(Spatial question entries)
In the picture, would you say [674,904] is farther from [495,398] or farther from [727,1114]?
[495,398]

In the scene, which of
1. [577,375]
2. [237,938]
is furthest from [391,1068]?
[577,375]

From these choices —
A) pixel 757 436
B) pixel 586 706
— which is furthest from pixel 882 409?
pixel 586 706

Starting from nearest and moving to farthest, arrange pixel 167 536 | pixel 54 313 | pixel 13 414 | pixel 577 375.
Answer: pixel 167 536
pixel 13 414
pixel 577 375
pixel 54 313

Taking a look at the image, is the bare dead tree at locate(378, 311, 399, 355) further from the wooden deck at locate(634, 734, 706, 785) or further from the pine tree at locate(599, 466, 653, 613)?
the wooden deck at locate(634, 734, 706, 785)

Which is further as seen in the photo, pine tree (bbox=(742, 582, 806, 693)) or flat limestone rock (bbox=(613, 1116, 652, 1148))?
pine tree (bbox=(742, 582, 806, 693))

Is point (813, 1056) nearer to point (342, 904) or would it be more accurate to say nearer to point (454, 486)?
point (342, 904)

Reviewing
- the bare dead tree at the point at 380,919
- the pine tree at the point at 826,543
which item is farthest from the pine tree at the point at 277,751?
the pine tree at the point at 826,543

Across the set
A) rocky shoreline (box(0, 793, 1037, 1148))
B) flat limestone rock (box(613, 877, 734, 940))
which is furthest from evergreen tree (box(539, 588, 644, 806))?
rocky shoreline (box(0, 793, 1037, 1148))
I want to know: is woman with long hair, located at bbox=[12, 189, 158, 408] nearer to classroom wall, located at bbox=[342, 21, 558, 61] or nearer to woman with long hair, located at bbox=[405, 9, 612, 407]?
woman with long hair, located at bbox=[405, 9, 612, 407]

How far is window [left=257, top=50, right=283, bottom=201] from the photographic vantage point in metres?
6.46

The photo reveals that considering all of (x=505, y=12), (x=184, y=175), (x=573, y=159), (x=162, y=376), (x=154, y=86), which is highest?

### Your instructions
Please rewrite the records from the line that contains "How far is window" through the end of the records, replacing "window" with "doorway" and leaving everything else unchanged.

### Answer to the problem
How far is doorway [left=257, top=50, right=283, bottom=201] from the photographic vantage point in metres?
6.46

The photo reveals that considering all of (x=505, y=12), (x=184, y=175), (x=573, y=159), (x=162, y=376), (x=154, y=86), which is highest?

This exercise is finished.